According to the Organic Foods Production Act, a synthetic substance may only be allowed for use in organic production if it meets the following criteria [7 USC 6517(c)(1)(B)]:

  • It contains an active synthetic ingredient in the following categories: copper and sulfur compounds; toxins derived from bacteria; pheromones, soaps, horticultural oils, fish emulsions, treated seed, vitamins and minerals; livestock parasiticides and medicines and production aids including netting, tree wraps and seals, insect traps, sticky barriers, row covers, and equipment cleansers.

  • It contains synthetic inert ingredients that are not classified by the Administrator of the Environmental Protection Agency as inerts of toxicological concern.

Additionally, it must be fully established that the use of the substance [7 USC 6517(c)(1)(A)]

  • would not be harmful to human health or the environment;
  • is necessary to the production or handling of the final product because natural substitutes are not available; and
  • is consistent with organic farming and handling (see the NOSB’s Principles of Organic Production and Handling).

Structuring your comments on synthetic substances around these points and referencing the specific stipulations in the law will help the members of the NOSB to understand your argument and will make your input more effective.

Click here to view issues that were before the Board at the Fall 2017 meeting!

Also see our NOSB archives pages to read about current and past opportunities for public involvement in the development of organic standards.

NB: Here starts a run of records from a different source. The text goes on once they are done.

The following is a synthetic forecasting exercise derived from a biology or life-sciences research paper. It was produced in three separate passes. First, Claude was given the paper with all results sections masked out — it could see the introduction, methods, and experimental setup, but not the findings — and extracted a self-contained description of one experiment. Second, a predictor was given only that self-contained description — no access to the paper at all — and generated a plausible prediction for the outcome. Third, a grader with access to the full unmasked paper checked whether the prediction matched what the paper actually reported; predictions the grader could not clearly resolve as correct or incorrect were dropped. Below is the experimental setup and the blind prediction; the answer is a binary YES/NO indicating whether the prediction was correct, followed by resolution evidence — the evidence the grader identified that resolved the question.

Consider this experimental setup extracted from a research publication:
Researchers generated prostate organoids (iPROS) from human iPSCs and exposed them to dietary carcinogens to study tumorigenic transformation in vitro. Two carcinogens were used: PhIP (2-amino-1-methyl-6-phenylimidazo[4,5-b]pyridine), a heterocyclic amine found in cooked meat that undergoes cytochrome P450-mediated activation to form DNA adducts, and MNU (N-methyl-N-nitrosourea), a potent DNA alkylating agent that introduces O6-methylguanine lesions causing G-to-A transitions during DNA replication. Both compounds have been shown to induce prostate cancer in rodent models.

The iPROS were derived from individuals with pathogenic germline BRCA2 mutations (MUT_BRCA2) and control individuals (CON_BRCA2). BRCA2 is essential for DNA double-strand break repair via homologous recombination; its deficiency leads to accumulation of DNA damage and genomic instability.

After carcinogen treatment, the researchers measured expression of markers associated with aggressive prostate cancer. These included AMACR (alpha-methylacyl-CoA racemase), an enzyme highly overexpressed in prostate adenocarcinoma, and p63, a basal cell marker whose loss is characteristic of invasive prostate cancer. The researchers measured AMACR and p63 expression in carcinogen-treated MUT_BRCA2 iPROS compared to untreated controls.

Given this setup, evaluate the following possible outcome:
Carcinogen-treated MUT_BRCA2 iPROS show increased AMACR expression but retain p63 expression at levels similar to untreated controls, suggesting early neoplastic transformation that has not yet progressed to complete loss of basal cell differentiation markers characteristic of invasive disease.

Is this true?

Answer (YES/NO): NO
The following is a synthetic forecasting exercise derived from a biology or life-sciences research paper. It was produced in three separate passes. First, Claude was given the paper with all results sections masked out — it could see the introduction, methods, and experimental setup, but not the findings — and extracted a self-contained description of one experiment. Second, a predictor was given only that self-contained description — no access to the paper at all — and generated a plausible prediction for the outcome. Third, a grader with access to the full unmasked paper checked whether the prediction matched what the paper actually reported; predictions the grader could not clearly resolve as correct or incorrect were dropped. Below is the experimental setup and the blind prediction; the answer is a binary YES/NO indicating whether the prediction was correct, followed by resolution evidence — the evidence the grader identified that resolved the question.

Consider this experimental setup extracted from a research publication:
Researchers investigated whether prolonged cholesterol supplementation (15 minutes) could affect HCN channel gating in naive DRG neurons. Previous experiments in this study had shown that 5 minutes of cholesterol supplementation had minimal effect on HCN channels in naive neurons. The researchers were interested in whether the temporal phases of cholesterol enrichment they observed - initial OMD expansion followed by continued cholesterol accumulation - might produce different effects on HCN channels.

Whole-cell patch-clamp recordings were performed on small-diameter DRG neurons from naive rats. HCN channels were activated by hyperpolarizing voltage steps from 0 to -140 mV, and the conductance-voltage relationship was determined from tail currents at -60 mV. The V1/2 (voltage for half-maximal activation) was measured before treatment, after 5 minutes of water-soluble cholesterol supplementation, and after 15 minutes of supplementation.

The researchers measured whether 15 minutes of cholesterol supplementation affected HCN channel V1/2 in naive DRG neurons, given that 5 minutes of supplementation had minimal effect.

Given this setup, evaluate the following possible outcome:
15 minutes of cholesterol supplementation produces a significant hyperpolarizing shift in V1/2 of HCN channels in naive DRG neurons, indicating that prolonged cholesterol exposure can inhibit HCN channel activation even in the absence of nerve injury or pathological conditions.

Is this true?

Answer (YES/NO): YES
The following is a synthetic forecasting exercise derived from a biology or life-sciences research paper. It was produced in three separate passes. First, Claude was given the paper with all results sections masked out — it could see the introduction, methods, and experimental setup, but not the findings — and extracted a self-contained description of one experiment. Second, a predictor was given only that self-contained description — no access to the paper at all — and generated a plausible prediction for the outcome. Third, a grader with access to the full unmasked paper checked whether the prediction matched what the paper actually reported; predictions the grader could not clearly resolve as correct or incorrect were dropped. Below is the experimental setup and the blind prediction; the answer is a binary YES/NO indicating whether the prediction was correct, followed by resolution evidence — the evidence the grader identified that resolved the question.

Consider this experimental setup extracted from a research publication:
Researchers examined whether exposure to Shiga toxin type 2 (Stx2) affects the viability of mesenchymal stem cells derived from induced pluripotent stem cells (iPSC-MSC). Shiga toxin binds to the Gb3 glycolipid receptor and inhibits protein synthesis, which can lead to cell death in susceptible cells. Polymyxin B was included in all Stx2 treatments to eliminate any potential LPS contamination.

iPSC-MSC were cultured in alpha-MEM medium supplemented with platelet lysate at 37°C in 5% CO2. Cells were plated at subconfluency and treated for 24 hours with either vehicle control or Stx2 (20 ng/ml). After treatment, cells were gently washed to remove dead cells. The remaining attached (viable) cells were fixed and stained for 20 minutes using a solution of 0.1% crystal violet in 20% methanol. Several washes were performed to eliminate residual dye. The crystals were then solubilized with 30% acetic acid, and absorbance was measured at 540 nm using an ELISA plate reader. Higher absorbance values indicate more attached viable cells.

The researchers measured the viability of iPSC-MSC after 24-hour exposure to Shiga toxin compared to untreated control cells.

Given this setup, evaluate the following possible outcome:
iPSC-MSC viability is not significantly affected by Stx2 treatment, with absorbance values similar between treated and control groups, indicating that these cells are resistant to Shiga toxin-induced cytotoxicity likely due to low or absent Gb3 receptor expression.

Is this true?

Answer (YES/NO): NO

The organic regulatory process provides numerous opportunities for the public to weigh in on what is allowable in organic production. USDA maintains a National List, set by the NOSB, of the synthetic substances that may be used and the non-synthetic substances that may not be used in organic production and handling. OFPA and NOP regulations provide for the sunsetting of listed substances every five years and relies on public comment in evaluating their continuing uses.Sunset review, the process of reviewing substances on the National List every five years, is mandated by the Organic Foods Production Act. No substances are up for sunset review at this meeting. To be added to the list of allowed synthetics, it must be shown that the use of such substances – (i) would not be harmful to human health or the environment; (ii) is necessary to the production or handling of the agricultural product because of the unavailability of wholly natural substitute products; and, (iii) is consistent with organic farming and handling. The public may also file a petition to amend the National List, either by removing a material currently on the list or by adding a new one. In both cases, sunset and petition, the NOSB is authorized by OFPA to determine a substance’s status.